ASSIGNMENT:
The listing below should be printed again word for word, without any images.

INFORMATION:
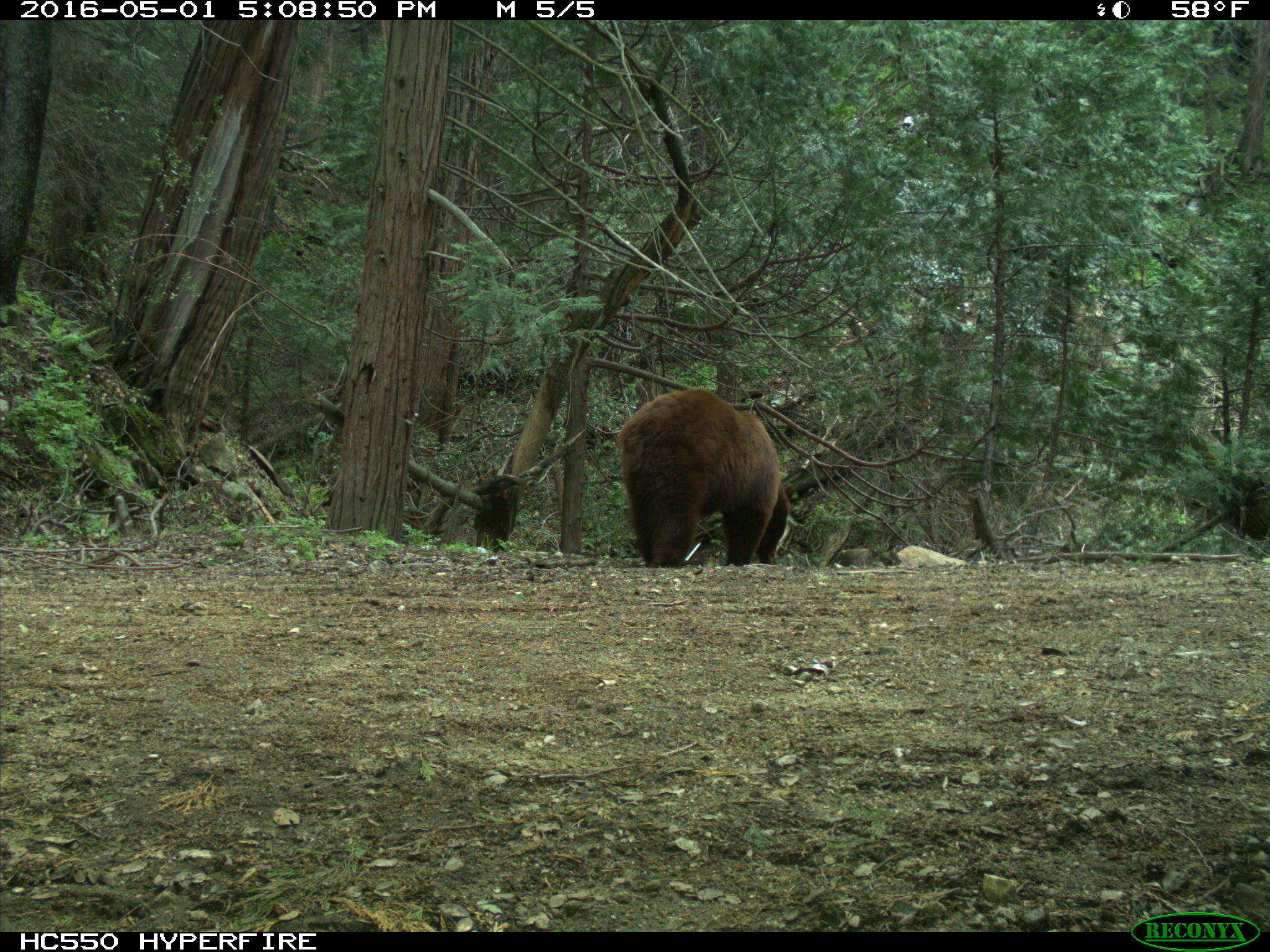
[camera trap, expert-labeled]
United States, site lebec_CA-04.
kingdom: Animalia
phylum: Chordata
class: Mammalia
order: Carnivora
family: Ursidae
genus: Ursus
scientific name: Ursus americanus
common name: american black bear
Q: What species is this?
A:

EXERCISE ANSWER:
[camera trap, expert-labeled]
United States, site lebec_CA-04.
kingdom: Animalia
phylum: Chordata
class: Mammalia
order: Carnivora
family: Ursidae
genus: Ursus
scientific name: Ursus americanus
common name: american black bear
Q: What species is this?
A:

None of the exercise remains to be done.